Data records
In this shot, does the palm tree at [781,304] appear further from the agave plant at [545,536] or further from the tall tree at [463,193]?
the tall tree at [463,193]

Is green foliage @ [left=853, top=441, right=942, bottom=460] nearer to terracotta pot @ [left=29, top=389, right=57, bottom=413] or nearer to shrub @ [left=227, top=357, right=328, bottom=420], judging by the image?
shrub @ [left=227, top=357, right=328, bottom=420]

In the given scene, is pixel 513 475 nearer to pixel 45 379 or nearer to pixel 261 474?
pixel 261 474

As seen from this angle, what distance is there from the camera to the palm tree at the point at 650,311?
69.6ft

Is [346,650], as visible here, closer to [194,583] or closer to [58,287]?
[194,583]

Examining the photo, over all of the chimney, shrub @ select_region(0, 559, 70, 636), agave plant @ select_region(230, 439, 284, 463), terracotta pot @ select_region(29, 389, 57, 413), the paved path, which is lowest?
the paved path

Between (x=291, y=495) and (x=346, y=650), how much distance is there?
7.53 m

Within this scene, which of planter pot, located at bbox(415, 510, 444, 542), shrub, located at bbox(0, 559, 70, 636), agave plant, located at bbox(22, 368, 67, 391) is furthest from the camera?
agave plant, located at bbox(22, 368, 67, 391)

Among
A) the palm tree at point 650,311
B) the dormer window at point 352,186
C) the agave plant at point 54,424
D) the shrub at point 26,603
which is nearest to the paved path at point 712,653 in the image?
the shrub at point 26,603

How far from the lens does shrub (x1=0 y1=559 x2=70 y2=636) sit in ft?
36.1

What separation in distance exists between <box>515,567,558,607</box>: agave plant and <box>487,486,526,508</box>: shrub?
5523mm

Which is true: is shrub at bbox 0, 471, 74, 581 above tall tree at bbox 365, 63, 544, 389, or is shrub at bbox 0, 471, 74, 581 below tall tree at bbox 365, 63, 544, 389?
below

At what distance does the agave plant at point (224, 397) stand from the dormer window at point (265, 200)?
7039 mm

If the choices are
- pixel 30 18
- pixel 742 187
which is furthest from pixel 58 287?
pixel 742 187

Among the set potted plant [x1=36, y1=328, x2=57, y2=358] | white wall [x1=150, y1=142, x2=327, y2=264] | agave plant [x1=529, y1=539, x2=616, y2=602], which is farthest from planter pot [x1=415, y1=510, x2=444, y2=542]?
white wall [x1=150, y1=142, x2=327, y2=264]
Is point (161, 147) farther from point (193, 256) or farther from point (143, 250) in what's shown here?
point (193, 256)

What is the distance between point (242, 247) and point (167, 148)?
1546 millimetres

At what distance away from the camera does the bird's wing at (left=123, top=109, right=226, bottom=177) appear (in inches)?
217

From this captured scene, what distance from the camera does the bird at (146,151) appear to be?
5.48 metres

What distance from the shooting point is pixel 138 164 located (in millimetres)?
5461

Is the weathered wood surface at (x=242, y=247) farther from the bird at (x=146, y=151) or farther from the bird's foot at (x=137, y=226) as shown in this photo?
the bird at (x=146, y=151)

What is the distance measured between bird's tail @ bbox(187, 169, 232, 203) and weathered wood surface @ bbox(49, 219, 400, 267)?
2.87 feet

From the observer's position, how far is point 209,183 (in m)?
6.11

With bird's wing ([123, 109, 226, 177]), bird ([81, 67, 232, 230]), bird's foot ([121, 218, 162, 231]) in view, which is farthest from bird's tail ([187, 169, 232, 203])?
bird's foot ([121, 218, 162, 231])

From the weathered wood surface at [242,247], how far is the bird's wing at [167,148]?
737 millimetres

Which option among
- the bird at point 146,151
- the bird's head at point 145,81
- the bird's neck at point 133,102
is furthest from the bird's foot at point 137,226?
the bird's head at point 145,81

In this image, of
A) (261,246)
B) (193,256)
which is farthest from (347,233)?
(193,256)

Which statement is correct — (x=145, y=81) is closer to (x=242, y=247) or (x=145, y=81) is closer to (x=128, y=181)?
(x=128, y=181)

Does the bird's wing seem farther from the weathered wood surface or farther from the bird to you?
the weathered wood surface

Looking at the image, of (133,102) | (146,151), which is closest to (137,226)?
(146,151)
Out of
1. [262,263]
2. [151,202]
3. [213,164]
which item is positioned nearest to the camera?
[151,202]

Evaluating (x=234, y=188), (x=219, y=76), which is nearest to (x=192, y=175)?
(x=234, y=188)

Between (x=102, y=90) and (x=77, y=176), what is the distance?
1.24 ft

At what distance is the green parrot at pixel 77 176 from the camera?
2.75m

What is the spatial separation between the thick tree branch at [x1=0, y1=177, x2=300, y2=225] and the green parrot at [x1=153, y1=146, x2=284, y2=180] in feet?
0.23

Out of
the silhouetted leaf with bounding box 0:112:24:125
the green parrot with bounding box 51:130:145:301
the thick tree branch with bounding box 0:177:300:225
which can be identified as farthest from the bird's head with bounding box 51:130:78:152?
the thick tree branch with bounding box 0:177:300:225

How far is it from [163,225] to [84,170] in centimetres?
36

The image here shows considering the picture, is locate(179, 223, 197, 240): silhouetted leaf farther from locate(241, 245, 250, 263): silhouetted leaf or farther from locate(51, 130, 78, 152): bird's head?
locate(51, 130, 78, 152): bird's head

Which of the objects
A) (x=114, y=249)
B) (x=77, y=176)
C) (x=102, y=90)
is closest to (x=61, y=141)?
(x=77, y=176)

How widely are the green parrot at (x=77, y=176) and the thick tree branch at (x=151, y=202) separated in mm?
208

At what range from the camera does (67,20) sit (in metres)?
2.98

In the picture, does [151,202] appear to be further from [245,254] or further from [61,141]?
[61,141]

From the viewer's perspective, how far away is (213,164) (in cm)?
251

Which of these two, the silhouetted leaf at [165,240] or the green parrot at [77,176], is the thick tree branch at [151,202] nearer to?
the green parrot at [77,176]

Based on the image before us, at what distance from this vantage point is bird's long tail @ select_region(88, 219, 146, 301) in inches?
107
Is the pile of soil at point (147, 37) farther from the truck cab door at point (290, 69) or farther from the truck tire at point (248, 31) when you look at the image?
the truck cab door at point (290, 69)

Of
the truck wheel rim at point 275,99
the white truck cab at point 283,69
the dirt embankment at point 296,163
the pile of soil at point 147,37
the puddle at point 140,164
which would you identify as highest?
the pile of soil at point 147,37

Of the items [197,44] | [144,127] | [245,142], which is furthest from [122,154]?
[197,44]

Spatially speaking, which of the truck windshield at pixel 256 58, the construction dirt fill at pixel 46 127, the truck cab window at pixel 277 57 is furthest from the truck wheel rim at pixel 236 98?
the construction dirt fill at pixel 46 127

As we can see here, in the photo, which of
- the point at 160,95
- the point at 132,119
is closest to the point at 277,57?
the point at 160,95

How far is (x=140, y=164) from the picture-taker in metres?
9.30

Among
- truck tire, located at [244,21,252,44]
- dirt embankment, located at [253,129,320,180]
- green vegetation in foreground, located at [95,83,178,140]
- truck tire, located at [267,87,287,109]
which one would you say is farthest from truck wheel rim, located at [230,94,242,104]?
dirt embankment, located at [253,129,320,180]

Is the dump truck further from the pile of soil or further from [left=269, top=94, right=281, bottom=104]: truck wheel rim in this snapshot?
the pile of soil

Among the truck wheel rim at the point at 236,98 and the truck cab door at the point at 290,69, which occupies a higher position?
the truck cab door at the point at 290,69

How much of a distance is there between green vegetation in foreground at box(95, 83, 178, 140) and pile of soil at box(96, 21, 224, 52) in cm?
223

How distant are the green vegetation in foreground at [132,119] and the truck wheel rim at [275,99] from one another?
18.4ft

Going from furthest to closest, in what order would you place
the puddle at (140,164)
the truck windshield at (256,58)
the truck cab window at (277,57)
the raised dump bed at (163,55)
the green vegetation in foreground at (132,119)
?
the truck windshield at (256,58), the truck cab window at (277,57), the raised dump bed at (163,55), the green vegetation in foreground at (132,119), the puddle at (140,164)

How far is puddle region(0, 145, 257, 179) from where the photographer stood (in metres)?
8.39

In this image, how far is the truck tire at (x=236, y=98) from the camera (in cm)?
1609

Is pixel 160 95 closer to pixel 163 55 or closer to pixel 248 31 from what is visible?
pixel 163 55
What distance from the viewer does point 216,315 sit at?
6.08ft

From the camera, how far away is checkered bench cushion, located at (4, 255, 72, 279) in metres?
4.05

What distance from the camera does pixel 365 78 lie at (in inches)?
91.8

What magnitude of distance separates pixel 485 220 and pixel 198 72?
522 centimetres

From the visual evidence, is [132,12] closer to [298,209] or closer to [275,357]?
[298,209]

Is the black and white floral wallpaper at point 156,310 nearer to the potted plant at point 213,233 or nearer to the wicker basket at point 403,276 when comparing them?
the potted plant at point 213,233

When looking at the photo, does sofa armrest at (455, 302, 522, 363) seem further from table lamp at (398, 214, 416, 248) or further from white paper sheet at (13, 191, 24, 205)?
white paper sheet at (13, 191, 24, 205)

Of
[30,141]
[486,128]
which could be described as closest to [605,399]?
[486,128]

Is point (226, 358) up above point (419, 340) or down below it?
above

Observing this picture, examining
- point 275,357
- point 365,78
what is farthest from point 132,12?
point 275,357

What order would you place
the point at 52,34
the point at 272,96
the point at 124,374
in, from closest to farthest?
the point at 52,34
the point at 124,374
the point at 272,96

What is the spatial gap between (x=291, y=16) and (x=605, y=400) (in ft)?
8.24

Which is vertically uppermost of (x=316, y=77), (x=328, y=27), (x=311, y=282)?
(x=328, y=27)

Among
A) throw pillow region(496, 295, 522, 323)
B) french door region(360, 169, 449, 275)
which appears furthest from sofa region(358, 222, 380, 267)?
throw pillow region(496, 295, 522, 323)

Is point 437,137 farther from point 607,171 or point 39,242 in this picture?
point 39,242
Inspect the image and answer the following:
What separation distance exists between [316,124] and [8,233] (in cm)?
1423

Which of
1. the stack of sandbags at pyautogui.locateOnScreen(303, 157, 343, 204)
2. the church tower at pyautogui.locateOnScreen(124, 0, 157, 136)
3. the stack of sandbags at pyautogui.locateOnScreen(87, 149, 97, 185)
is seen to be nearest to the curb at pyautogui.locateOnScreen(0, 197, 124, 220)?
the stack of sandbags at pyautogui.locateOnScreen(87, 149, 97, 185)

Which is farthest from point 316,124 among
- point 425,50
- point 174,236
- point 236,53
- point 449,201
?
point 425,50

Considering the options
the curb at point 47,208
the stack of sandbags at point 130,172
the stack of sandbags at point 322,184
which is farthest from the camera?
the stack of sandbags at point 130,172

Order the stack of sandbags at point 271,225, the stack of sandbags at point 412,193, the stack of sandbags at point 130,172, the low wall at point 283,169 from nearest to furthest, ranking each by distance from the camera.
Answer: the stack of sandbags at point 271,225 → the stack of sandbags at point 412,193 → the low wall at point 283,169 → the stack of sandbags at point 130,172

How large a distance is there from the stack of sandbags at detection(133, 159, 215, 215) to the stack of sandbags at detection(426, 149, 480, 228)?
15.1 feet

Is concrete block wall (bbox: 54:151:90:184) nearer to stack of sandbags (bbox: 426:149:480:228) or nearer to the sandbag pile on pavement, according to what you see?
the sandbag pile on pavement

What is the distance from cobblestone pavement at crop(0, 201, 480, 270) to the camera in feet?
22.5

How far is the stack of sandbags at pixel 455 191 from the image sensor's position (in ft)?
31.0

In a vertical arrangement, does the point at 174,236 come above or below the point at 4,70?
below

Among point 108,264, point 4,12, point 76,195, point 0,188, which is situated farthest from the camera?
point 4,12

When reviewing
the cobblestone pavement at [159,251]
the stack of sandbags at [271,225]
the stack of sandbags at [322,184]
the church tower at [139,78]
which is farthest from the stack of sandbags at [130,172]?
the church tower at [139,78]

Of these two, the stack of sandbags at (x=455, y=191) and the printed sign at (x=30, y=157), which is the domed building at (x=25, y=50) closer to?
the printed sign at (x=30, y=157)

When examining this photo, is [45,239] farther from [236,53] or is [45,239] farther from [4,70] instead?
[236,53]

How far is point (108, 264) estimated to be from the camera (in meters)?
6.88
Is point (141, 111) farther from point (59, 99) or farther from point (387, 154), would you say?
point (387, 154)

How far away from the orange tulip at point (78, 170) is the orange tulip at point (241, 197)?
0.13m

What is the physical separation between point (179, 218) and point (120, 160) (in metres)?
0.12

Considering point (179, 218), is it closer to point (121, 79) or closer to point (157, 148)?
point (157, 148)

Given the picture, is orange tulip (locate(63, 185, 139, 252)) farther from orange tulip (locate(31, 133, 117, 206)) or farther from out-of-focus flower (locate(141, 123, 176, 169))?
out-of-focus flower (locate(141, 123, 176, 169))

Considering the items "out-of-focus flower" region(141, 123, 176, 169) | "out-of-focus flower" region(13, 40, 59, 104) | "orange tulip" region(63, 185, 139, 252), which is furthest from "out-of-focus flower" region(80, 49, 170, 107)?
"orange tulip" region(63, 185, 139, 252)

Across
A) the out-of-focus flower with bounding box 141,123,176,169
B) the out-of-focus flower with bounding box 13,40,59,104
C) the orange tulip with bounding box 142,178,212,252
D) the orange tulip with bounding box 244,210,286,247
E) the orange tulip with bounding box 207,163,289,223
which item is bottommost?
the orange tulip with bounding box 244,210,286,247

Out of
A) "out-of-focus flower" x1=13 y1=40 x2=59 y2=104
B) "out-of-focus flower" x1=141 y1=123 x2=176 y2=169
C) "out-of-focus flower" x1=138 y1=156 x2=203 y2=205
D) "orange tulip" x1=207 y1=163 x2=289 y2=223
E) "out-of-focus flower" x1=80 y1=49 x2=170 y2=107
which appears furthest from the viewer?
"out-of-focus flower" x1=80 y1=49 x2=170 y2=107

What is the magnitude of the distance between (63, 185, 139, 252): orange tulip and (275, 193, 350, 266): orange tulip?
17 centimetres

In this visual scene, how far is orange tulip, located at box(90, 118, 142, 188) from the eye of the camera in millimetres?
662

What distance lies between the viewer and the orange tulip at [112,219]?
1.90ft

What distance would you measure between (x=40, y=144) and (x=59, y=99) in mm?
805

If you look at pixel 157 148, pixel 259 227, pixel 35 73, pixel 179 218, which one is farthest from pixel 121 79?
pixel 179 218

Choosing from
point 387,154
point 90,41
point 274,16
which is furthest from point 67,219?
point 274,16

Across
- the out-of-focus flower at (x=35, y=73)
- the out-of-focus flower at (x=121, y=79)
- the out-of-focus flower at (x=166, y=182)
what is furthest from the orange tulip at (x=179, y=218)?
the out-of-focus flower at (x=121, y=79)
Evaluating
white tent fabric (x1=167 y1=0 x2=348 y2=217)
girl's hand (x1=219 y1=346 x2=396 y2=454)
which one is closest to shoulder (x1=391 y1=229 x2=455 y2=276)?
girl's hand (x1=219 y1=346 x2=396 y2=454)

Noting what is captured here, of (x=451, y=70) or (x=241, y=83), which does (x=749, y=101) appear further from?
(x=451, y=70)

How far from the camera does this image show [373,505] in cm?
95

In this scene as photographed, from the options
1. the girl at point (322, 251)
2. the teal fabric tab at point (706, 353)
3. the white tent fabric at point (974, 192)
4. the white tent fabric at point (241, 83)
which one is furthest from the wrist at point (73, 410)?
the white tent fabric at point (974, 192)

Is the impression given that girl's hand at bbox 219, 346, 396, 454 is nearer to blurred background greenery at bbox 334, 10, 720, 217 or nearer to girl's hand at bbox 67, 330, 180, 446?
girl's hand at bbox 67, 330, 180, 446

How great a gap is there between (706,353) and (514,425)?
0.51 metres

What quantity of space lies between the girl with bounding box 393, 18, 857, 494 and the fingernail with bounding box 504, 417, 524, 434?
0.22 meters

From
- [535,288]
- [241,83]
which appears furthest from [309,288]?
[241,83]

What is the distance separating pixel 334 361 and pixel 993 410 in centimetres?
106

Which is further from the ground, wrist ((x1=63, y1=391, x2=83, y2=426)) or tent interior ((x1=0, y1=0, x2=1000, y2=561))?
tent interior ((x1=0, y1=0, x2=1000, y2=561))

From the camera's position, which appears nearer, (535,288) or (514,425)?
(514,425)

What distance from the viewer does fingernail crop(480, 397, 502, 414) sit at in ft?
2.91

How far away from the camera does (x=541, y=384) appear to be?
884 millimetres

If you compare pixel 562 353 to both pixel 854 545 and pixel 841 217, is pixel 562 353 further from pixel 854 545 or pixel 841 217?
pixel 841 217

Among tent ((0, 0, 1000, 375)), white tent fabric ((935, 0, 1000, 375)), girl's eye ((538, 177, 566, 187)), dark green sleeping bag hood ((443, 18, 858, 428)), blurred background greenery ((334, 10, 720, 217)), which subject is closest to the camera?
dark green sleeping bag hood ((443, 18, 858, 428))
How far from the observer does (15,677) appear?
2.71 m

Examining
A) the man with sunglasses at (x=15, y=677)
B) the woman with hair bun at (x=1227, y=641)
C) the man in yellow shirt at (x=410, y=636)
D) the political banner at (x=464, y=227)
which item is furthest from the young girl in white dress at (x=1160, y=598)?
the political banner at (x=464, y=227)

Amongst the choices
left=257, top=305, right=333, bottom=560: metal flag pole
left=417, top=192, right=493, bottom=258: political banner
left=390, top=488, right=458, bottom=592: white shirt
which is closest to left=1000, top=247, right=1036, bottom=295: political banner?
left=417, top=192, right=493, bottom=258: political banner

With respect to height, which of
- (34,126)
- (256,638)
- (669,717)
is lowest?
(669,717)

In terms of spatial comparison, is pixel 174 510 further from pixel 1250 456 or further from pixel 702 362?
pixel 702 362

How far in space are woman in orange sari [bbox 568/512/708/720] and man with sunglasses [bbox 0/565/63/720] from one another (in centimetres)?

▶ [PROBLEM DETAILS]: Reproduce only the lines from the line containing "What is the distance separating" to the last line of the material above, both of those lines included.

▶ [RESULT FOR THIS EXERCISE]:
What is the distance separating pixel 334 361 and pixel 993 410 in centimetres?
106

Which is further from the ground, wrist ((x1=63, y1=391, x2=83, y2=426)) or tent interior ((x1=0, y1=0, x2=1000, y2=561))?
tent interior ((x1=0, y1=0, x2=1000, y2=561))

From the camera's position, which appears nearer, (535,288) or (514,425)?
(514,425)

What distance from the viewer does fingernail crop(480, 397, 502, 414) sit at in ft?
2.91

How far away from the camera does (x=541, y=384) appear to be?
884 millimetres

If you compare pixel 562 353 to both pixel 854 545 and pixel 841 217, is pixel 562 353 further from pixel 854 545 or pixel 841 217?
pixel 841 217

Among tent ((0, 0, 1000, 375)), white tent fabric ((935, 0, 1000, 375)), girl's eye ((538, 177, 566, 187)), dark green sleeping bag hood ((443, 18, 858, 428)), blurred background greenery ((334, 10, 720, 217)), which subject is closest to the camera?
dark green sleeping bag hood ((443, 18, 858, 428))
How far from the observer does (15,677) appear?
2.71 m

Examining
A) the man with sunglasses at (x=15, y=677)
B) the woman with hair bun at (x=1227, y=641)
C) the man in yellow shirt at (x=410, y=636)
D) the political banner at (x=464, y=227)
which item is furthest from the young girl in white dress at (x=1160, y=598)?
the political banner at (x=464, y=227)

Amongst the choices
left=257, top=305, right=333, bottom=560: metal flag pole
left=417, top=192, right=493, bottom=258: political banner
left=390, top=488, right=458, bottom=592: white shirt
which is closest to left=1000, top=247, right=1036, bottom=295: political banner?
left=417, top=192, right=493, bottom=258: political banner

With respect to height, which of
- (34,126)
- (256,638)
- (669,717)
is lowest?
(669,717)

In terms of spatial comparison, is pixel 174 510 further from pixel 1250 456 or further from pixel 702 362?
pixel 702 362

How far in space are woman in orange sari [bbox 568/512/708/720] and man with sunglasses [bbox 0/565/63/720] from one another (in centimetres)?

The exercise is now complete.